Holy Work - Colossians 3:17


Let me tell you the stories of two hard-working folks.
The first is that of a young pastor who has just accepted his first appointment.  He spends time each week visiting among the congregation, trying to get to know the membership and the church’s history. He spends hours each week preparing for Bible Study and seeking God’s direction in the crafting of each Sunday’s sermon.  The pastor spends time sitting with families in the hospital, and the shut-ins in the nursing home.  He becomes involved in various groups within the community that seek to touch the lives of the of those who struggle from day to day.
The second is a florist within the same congregation. She sits quietly in the pews each week. On Monday morning she opens up her business. She prepares each arrangement carefully, as if each were a work of art that would be on display, conscious of the hearts and lives each delivery would affect. With her sales complete, she looks through her inventory and selects the most beautiful flowers left. She then prepares three more arrangements, carefully removing any indication that they come from her shop, writes on each card “You are not alone,” and drops them off at the front desk off the hospital with directions for them to be delivered anonymously to their three members who had been admitted during the past week. On Thursday nights, she teaches a free class on creating artificial arrangements on a budget for a group of widows in the community.   
Which of these two were undoubtedly doing holy work?
The answer is both.
Too often in our minds we limit our thinking about holy work to the work of ministers and missionaries.  If a lay person is involved, they must be working alongside a pastor or at least under the direct sanction and design of the church, and most definitely must mention the name of Jesus.  Others of us think that if it is in the church, or in the name of the church, it is sacred, if it is outside the church, or doesn’t include the name of Jesus, its secular.  That’s just not the case.
We have to realize that it is not the action that makes work or an activity holy, it is the attitude of our hearts behind it.  Last year I read a devotional that included a quote from Rev.
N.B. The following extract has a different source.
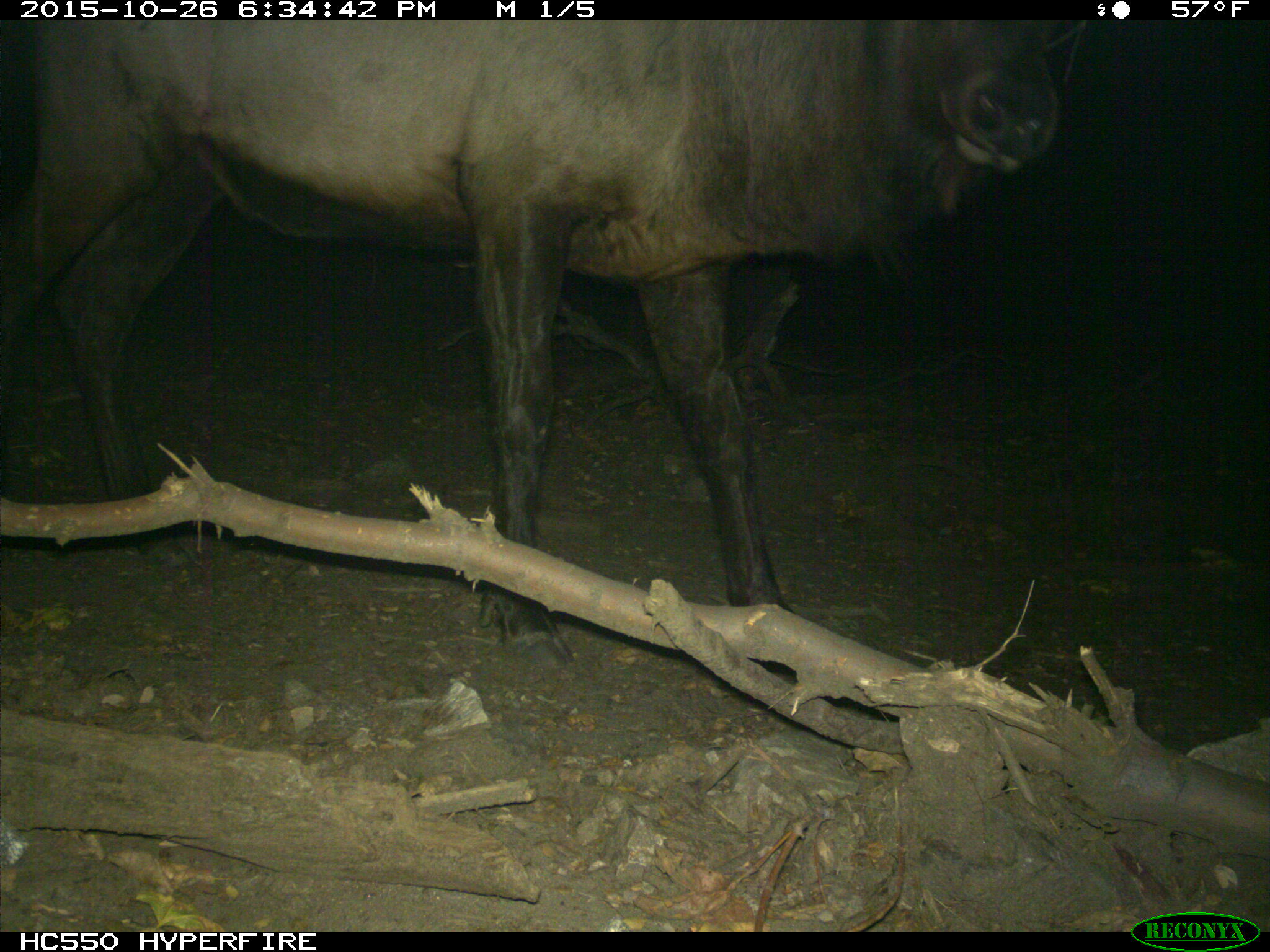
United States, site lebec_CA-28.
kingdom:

Dr. A. W. Tozer that really seemed to capture this line of thinking.  Tozer wrote is his book, The Pursuit of God, “It is not what a man does that determines whether his work is sacred or secular, it is why he does it.”
Your heart, your motive, determine whether your work is holy…not what you are doing.  That’s why it doesn’t matter whether you are a pastor of a church or the owner of a florist shop, the work of either can be holy work.
According to Tozer, according to the Word of God, what makes a work holy is whether we are seeking to glorify God or ourselves, whether we are doing it with hearts filled with love, or hearts fill with resentment over what we are having to do.
Paul writes, “whatever you do, in word or deed, do everything in the name of the Lord Jesus, giving thanks to God the Father through him.”
With this understanding, doing whatever we do in the name of Jesus, and remembering to have thankful hearts as we do them…then anything and everything becomes holy work.
Preaching, teaching Sunday School, assembling manna bags, filling a transport of supplies for Liberia, visiting shut-ins, setting up tables for a fellowship meal, washing dishes after a church dinner, can all be holy work.
Teaching math to a class full of sixth graders can be holy work.
Coaching a children’s soccer team can be holy work.
Painting a room or a picture can be holy work.
Working in the flower garden or trimming shrubs can be holy work.
Building a house can be holy work.
Running a business can be holy work.
Working in a textile mill can be holy work.
Doing laundry can be holy work.
Cooking dinner can be holy work.
Vacuuming the house and even cleaning the bathrooms can be holy work.
There is no task that is too challenging or too mundane for it to become holy work.  I remember a conversation I had with a member of one of the congregations that I have served over the years who had turned her weekly ironing into holy work.  She spent time in prayer as she was ironing.  As she would work the wrinkles out of each garment, she would pray for the member of her family who would be wearing that.  Thanking God for that person and asking God to protect and guide that family member.   She would also thank God that she had the ability to perform that task for her family.
Anything we do, if it is done in the Name of Jesus Christ and giving thanks to God—meaning that our labors are seeking not to satisfy ourselves, but to glorify God, reflecting the redeeming, life-giving, self-sacrificing character of God, can become holy work.  When our labors become more about God and seeking to reflect Him, in whatever we are doing, whether through our words or our actions, and not about us or what we can get out of it, or are not getting out of it, then all our labor, all that we do, becomes holy work.
This morning we gather to receive and celebrate a meal in which we are reminded of the Holy Work of Christ…may this meal of simple bread and juice that becomes the holy body and blood of Christ remind us that God can take even the simplest, even the most common of items, and make them holy, using them as a means of pouring out His grace upon the world.
My brothers and sisters, as we come forward to receive this meal, and as many of us celebrate this Labor Day Holiday, may we consider why we do what we do, make every effort to glorify God through our labors, giving thanks to God, if for nothing else, that we have the ability to do them, and offer all that we do in the name of Jesus Christ, so that all things become labors of love, so that “whatever we do, in word or deed,” becomes sacred, holy, work.

In the Name of the Father and of the Son and of the Holy Spirit, Amen.